Researchers at Lawrence Livermore National Laboratory (LLNL) are currently exploring the potential use of “collaborative autonomy” to creates a network of autonomous machines and humans that could be used by first responders.
The research team is developing a coordinated and distributed network of nodes with artificial intelligence capabilities that can be affixed to things like autonomous vehicles, drones, and robots. The team is currently exploring a decentralized network in which intelligence and sensor data is shared among machines and a belief network in which nodes use observations to calculate probabilities.
“The idea with collaborative autonomy is not the human flying the drone, it’s the human in control in the sense of guiding the mission or the task,” Reg Beer, the LLNL engineer heading the Lab’s collaborative autonomy effort, said. “The goal is to employ robotic partners with the ability to direct an autonomous squadmate and have that squadmate go achieve something without having to be teleoperated or with intense oversight.”
Machine-based systems that rely on unexplainable artificial intelligence systems, Beer said, will not be successful because society won’t trust something that cannot be understood.
“Humans have to see a reason and a logic to things, and if the machine seems unpredictable to us, if we don’t understand why it’s making its decisions, it won’t be adopted,” Beer said. “We want to trust that it’s going to perform and function optimally and if it makes a mistake, we’re going to have a basis to explain the mistake.”
Anantha Krishnan, the associate director engineering at LLNL, said the ultimate objective is to develop algorithms and computing capabilities that allow an adaptable network of mobile and autonomous platforms to collaborate in real time and create an “actionable picture of the operating environment.”

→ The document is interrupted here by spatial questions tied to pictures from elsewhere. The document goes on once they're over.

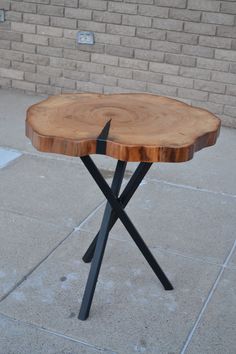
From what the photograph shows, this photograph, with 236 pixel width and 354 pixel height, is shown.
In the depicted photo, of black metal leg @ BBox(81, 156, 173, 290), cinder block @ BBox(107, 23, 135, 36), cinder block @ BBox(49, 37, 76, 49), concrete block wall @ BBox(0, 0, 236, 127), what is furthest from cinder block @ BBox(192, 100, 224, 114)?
black metal leg @ BBox(81, 156, 173, 290)

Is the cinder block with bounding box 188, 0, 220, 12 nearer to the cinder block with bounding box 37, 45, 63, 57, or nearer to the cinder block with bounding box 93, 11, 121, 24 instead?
the cinder block with bounding box 93, 11, 121, 24

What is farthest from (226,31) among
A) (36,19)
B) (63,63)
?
(36,19)

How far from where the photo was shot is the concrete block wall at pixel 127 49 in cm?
600

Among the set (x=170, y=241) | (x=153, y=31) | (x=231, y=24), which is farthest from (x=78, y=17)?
(x=170, y=241)

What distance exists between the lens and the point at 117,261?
3.64m

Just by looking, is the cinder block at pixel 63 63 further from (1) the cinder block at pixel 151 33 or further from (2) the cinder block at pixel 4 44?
(1) the cinder block at pixel 151 33

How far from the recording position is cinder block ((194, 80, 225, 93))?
6.09m

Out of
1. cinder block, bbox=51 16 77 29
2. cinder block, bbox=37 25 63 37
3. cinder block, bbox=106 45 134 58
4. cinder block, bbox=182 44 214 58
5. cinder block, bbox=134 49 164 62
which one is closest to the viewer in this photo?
cinder block, bbox=182 44 214 58

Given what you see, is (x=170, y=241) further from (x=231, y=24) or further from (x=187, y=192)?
(x=231, y=24)

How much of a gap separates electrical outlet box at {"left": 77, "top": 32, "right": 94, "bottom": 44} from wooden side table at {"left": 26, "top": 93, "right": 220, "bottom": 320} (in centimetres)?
312

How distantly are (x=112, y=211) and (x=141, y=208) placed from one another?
4.03 ft

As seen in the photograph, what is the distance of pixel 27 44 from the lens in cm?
694

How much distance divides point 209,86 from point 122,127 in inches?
133

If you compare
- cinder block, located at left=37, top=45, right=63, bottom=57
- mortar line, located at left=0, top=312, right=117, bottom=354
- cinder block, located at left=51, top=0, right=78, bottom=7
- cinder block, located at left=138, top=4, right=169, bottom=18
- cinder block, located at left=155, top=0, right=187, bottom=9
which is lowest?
mortar line, located at left=0, top=312, right=117, bottom=354
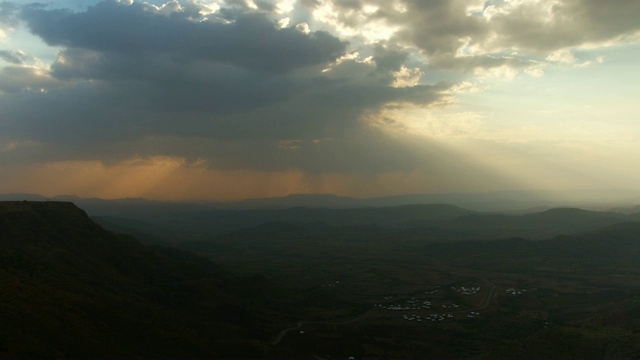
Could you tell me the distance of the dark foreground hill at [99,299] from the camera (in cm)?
7212

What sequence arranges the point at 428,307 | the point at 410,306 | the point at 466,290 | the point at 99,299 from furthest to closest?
the point at 466,290
the point at 410,306
the point at 428,307
the point at 99,299

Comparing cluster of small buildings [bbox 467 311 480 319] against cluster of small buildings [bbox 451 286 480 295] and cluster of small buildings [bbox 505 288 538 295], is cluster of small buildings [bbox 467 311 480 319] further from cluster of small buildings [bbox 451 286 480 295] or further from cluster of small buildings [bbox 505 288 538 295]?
cluster of small buildings [bbox 505 288 538 295]

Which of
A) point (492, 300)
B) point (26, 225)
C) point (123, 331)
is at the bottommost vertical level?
point (492, 300)

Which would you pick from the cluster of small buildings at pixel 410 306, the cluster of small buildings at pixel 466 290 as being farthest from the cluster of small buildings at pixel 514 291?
the cluster of small buildings at pixel 410 306

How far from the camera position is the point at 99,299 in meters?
94.7

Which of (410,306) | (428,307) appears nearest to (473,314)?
(428,307)

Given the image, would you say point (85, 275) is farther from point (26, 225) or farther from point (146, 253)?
point (146, 253)

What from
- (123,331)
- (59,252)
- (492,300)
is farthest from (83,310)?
(492,300)

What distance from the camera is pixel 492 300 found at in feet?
572

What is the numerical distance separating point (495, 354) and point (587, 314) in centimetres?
6896

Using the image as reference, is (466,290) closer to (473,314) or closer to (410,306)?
(410,306)

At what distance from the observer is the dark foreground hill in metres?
72.1

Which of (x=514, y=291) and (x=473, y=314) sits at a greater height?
(x=514, y=291)

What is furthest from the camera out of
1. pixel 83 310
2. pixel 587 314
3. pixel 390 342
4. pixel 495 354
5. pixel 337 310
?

One of the biggest challenges is processing data across large networks of sensors so that artificial intelligence machines can communicate with the network and determine what needs to be sensed.
“We don’t want nodes to be ‘dumb’ sensors that go out and collect data, and send their data to a fusion center that interprets all the data, and directs the network over the next timestep,” Ryan Goldhahn, an LLNL researcher, said. “The idea is for the individual nodes themselves to judiciously choose what data to sense and what they should send to other nodes — you don’t want your network to rely on one node, which is a potential vulnerability. If the intelligence is pushed out to the individual nodes, and each of those nodes is making a local decision, then if one node gets destroyed, the others can compensate, and the performance of the entire network degrades gracefully.”